O Lado A do Lado B

22/06/2014

 

Profissão: Deputado(a)

 

1. Estou ciente – bem ciente – da controvérsia que o debate sobre a exclusividade do exercício do mandato de deputado suscita e, portanto, das inevitáveis críticas a que estas linhas estarão sujeitas. Quem escreve e publica está, e ainda bem, sujeito à crítica e ao escrutínio público. Não queria, contudo, discorrer sobre reforma do Parlamento – tema a que dediquei o meu texto da passada semana – sem me referir à vexata questio da exclusividade dos deputados. Um ponto prévio se impõe, porém, sublinhar, em jeito de declaração de interesses: não exerço o mandato de deputada em exclusividade.

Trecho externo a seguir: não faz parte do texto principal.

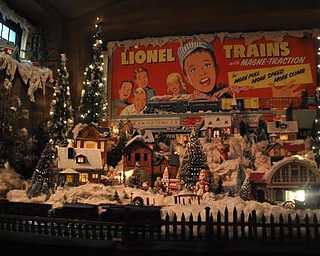 The Arms Family Museum of Local History's reception room, decorated for Christmas with a 1940s model train.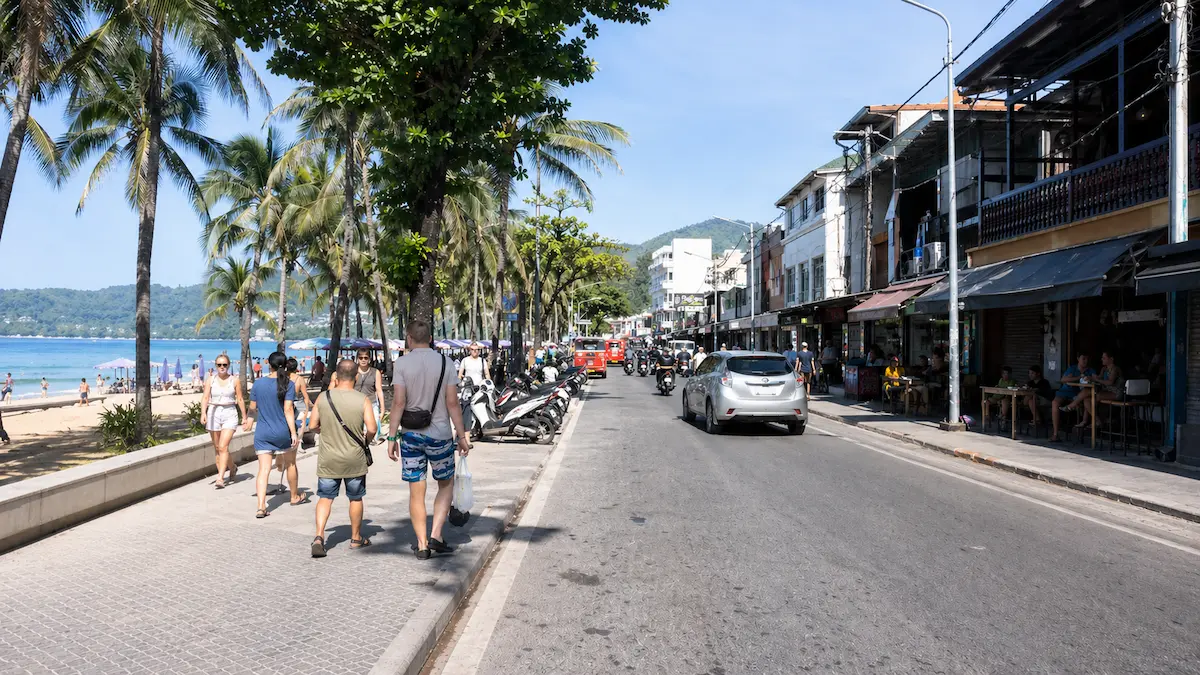 Patong Beach Road Phuket with tourists walking near beach cafes shops and street activity
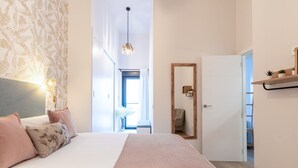 Une chambre à coucher avec un lit, une lampe de chevet et un miroir.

Mantenho a minha actividade como advogada. E explico porquê.

 

 

 

2. O exercício de uma actividade política contém-se – ou, pelo menos, deveria conter-se – num ou em alguns momentos de natureza transitória em que alguém decide dar o melhor de si à causa pública. Ser deputado não é uma profissão. Não se “é” deputado. “Está-se” deputado. Sei que há quem se mantenha no exercício dessas funções por várias décadas, mas não partilho nem dessa vontade nem desse entendimento. Acho, aliás, que se devia ponderar o estabelecimento de uma obrigação mínima de renovação de listas, uma espécie de limitação de mandatos que garanta a coexistência nas listas de novos deputados e de deputados mais experientes. Isto dito, não é difícil perceber que se queremos um parlamento que não se componha exclusivamente de funcionários dos partidos ou de funcionários públicos, e que inclua também profissionais liberais – e aqui não me refiro só aos advogados, já “sobre-representados” no hemiciclo, – teremos de garantir que, de duas uma: ou findo o mandato asseguramos que têm condições de prosseguir a respectiva carreira profissional nas mesmas condições em que antes a abandonaram (o que para um profissional liberal responsável por assegurar e manter o seu próprio negócio, qualquer que ele seja, é virtualmente impossível), ou permitimos que a mantenham no decurso do mandato. Mas este é apenas o lado mais “visível” da questão.

 
3. A principal razão por que não defendo a exclusividade do exercício do mandato prende-se com a necessidade de assegurar a independência dos deputados em relação aos partidos e às máquinas partidárias. No dia em que já não for possível a um deputado exercer ou ter condições para voltar a exercer a sua profissão ele vai passar a depender, em exclusivo, da política e dos cargos políticos. A sua carreira passará a ser, justamente, aquilo a que comummente se designa por “carreira política”. Daí em diante, com muito maior probabilidade, as opiniões que expressa e as posições que assume estarão inquinadas à partida pela necessidade imperiosa de agradar aos poderes conjunturais para lograr garantir um lugar no final do mandato. Deixa de poder dar-se ao luxo de ficar fora das listas. Deixa de poder mandar a política e o partido às malvas. Deixa de poder dar um murro na mesa, de bater com a porta e de dizer: para isso não contam comigo! Terá de estar sempre disponível. Para tudo. Passa a ser, quer queira, quer não queira, um funcionário do partido, ao serviço do partido. E se já disso nos queixámos hoje, disso no queixaríamos muito mais. Compreendo os argumentos de quem defende a exclusividade. Porém, tudo ponderado, estou convicta que, com a consagração legal da exclusividade, ganharia o moralismo à custa da qualidade da democracia. É que se hoje são já poucas as vozes dissonantes nos partidos, com a consagração da exclusividade seriam, seguramente, menos ainda. Se são já hoje muito poucos ou deputados que pontualmente divergem das direcções dos partidos, seriam então pouquíssimos ou quase nenhuns.

 
Se queremos liberdade temos de assegurar as condições de exercício dessa liberdade. De resto, esse cuidado revela-se já na forma como está desenhado o estatuto dos titulares de outros órgãos de soberania. Com efeito, justamente para garantir a liberdade de tomada de decisão os juízes, uma vez investidos, são inamovíveis.
Isto dito, de duas, uma: ou assumidos que queremos “políticos de carreira” – e isso pode ser uma escolha criticável, mas é uma escolha legítima -, ou assumimos que não podemos impor a exclusividade aos deputados. O que não podemos ter é sol na eira e chuva no nabal.